NOTE: Deal issues are some key factors which may be the reason why someone may invest or not invest in a company. For example, if there is only one person driving decisions in the company, this could be a deal issue. Investors do not like to risk money in a business with only one key person in the management team.
THE THREE CASELETS
- Three friends established a company in Bangalore, to work in the areas of IT services. Their company, ThreeForce, was started with Rs.30 lakhs invested in by the promoters, who each had about 12 years of work experience, in India as well as in Europe and US. Midway through the first year of operations, one of the key customers also invested Rs.20 lakhs in the ThreeForce, for a minor stake in the company. Towards the middle of the second year of operations, the promoters decided to go in for a round of private equity investment.. The initial funding and the revenue generated was not sufficient to achieve the ambitious growth targets they had set for themselves. The promoters decided to approach a venture capitalist or strategic investor for funding.

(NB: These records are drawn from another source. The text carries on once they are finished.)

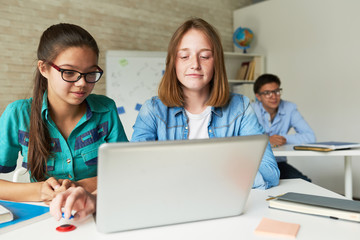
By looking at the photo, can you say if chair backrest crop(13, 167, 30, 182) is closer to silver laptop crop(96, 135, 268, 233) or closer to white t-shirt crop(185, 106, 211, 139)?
white t-shirt crop(185, 106, 211, 139)

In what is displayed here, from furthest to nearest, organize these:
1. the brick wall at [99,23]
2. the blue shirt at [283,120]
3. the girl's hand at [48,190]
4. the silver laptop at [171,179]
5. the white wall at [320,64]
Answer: the white wall at [320,64] → the brick wall at [99,23] → the blue shirt at [283,120] → the girl's hand at [48,190] → the silver laptop at [171,179]

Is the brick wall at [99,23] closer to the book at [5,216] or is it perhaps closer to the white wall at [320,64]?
the white wall at [320,64]

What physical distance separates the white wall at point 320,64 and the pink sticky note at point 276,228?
3.79m

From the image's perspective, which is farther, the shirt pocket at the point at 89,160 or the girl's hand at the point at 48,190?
the shirt pocket at the point at 89,160

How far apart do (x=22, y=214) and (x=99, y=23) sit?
3.67 meters

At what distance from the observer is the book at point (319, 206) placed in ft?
2.93

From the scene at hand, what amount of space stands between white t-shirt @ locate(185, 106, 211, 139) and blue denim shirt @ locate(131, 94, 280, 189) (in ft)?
0.09

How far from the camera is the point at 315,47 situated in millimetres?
4664

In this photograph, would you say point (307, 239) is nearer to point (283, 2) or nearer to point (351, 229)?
point (351, 229)

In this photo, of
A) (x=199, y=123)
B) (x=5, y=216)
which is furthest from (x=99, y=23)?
(x=5, y=216)

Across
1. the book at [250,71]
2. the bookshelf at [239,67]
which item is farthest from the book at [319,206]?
the book at [250,71]

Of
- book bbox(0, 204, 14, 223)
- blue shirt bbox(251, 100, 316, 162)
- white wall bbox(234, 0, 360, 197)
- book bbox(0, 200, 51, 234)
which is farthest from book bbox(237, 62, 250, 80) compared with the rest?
book bbox(0, 204, 14, 223)

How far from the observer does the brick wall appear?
366 centimetres

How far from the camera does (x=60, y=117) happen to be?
59.3 inches
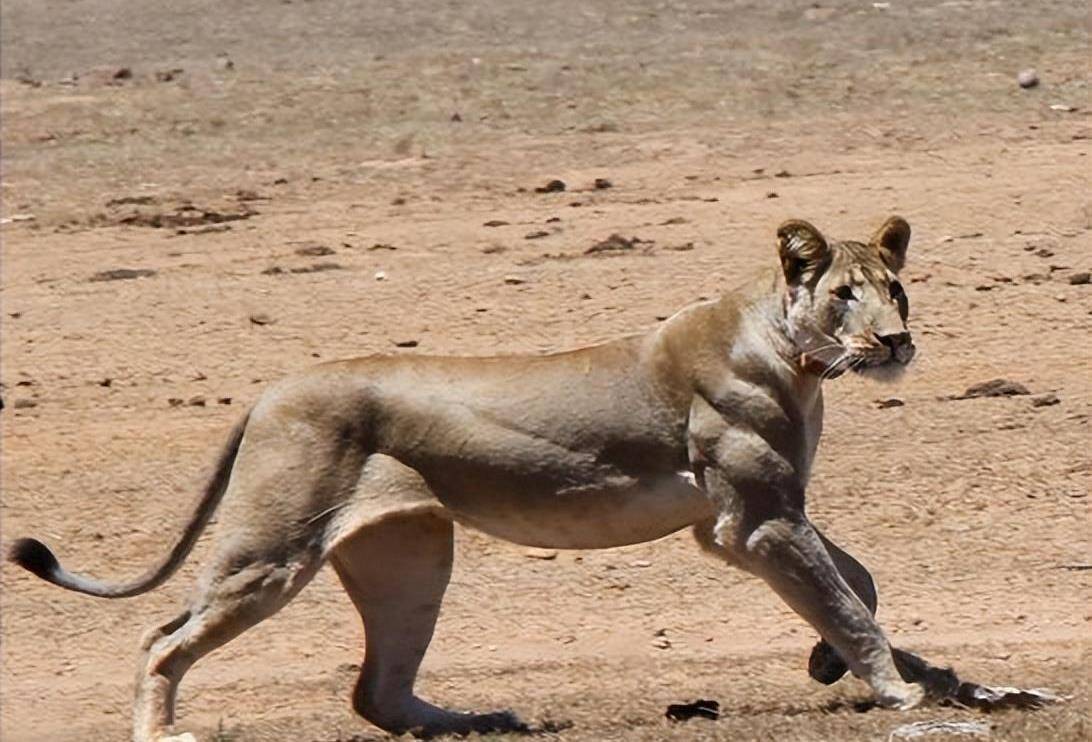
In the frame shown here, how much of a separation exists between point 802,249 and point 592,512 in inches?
36.5

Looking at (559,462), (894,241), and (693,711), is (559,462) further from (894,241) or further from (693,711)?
(894,241)

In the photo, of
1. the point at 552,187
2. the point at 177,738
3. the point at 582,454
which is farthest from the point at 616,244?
the point at 177,738

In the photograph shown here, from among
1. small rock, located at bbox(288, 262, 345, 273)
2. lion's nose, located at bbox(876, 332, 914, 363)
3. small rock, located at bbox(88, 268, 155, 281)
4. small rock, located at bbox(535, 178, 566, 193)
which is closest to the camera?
lion's nose, located at bbox(876, 332, 914, 363)

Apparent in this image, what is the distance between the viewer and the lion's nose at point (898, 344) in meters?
7.73

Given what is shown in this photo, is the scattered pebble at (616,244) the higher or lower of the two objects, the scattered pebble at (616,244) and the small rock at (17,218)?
the higher

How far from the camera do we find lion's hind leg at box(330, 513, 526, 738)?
8305 mm

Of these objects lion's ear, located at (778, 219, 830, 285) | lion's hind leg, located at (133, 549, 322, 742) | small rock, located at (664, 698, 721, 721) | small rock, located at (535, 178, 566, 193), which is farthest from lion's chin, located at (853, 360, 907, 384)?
small rock, located at (535, 178, 566, 193)

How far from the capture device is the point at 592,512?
804cm

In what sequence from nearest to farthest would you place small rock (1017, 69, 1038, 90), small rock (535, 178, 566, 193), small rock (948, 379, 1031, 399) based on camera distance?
small rock (948, 379, 1031, 399)
small rock (535, 178, 566, 193)
small rock (1017, 69, 1038, 90)

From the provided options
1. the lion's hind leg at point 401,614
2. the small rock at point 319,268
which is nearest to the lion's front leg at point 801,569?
the lion's hind leg at point 401,614

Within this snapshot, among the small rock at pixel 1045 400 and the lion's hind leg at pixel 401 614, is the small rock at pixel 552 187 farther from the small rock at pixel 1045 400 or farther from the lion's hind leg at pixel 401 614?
the lion's hind leg at pixel 401 614

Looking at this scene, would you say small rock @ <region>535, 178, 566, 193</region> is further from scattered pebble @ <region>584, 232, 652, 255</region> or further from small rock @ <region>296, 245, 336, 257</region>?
small rock @ <region>296, 245, 336, 257</region>

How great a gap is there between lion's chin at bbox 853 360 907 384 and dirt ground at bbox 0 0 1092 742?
35.2 inches

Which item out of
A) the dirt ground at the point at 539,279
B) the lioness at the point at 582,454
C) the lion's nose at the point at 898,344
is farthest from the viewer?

- Vijaya, Kannan, James and Rehana are good friends from school days. Vijaya, who has completed her MBA and has 2 years of work experience in the IT industry, is currently unemployed. She has two children of school going age. Kannan is an engineer, who is working in a software company and now wants to start his own business. His wife has a steady job in a multi national company and he is willing to take a risk of losing his steady income. James, an architect is currently managing his own architect’s firm. He is interested in exploring the opportunity to develop technology tools for the infrastructure industry. Rehana is a graduate, who has been working in the BPO industry for five years now. She has no family commitments and is comfortable with the job. She is excited at the idea of starting a business with her friends.After a great deal of brainstorming, the four have decided to create a company which will address the technology needs of the infrastructure industry. They have heard that there is a lot of interest in investment in this area and are keen to look for equity investment in the new venture as they do not want to go to a bank and take a loan at this start up stage.

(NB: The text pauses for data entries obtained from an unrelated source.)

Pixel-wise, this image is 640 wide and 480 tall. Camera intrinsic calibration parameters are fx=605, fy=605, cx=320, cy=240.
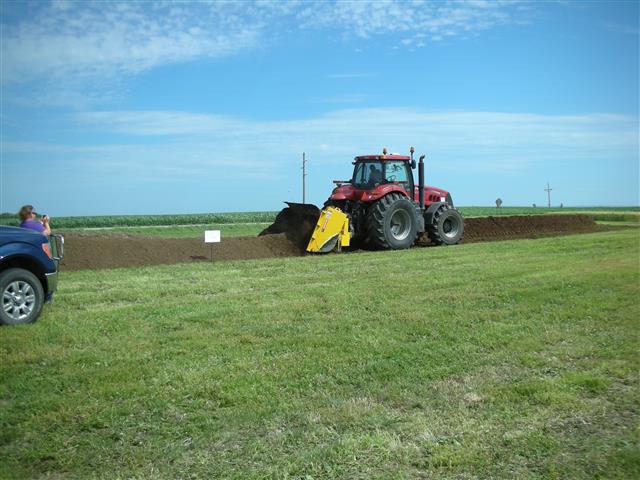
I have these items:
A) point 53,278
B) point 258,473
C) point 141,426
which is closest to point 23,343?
point 53,278

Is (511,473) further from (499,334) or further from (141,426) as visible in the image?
(499,334)

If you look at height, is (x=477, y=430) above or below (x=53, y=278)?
below

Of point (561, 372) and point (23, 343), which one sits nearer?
point (561, 372)

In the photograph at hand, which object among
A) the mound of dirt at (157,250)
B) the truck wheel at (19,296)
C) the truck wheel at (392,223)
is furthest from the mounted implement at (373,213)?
the truck wheel at (19,296)

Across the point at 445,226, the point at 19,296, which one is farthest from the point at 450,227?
the point at 19,296

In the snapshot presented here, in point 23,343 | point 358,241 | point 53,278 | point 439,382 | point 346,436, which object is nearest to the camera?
point 346,436

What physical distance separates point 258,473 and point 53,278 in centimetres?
599

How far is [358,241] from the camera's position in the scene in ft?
57.3

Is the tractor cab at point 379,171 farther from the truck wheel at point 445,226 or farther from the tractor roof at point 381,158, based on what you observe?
the truck wheel at point 445,226

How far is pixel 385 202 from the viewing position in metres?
16.3

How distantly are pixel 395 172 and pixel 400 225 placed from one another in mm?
1519

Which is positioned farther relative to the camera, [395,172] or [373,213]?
[395,172]

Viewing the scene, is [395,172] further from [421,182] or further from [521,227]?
[521,227]

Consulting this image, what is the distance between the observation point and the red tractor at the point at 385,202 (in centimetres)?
1631
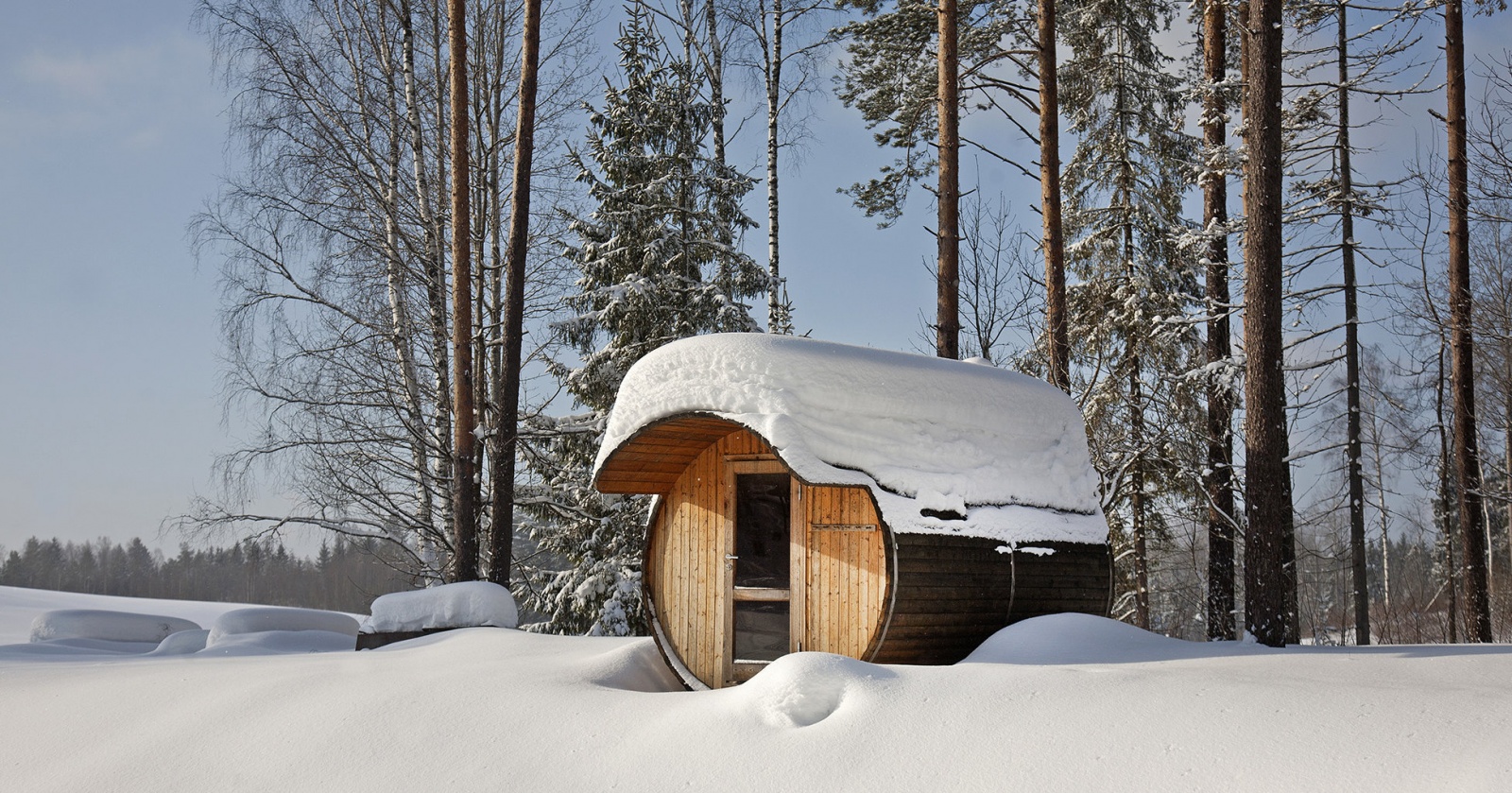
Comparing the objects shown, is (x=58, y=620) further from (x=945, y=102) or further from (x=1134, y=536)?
(x=1134, y=536)

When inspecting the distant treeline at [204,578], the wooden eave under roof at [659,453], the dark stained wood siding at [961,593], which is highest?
the wooden eave under roof at [659,453]

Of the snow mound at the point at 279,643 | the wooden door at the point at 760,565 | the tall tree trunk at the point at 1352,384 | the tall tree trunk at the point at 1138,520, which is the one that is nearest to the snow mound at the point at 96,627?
the snow mound at the point at 279,643

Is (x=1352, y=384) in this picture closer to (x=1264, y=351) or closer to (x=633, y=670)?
(x=1264, y=351)

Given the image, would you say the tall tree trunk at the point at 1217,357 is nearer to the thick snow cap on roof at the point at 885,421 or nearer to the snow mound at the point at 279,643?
the thick snow cap on roof at the point at 885,421

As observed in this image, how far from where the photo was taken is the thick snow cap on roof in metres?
7.25

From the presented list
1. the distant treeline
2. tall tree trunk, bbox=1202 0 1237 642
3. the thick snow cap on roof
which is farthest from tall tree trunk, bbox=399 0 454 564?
the distant treeline

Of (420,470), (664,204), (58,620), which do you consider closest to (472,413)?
(420,470)

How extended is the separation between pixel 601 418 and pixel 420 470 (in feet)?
7.75

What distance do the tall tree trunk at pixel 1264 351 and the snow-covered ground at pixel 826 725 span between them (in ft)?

- GooDBuzz Technologies Private Limited was promoted by Amar Ramesh and Rahul Gupta to offer services to the telecom industry. The customers were from India, Europe and Asia.The company received two rounds of financing from a VC in India, who appointed a Board Member to the company. In a Board meeting, the nominee Director of the VC, expressed his view that GoodDBuzz should expand its existing portfolio of offerings by providing services to other industry verticals, as this would help the company grow at a faster pace. The other Board members were also keen to explore this possible opportunity. This however needed additional investment, which the existing promoters and investors could not bring in. The Board members of GooDBuzz were now looking at alternate options before them and how they should proceed. They decided to look for private equity investment in the company.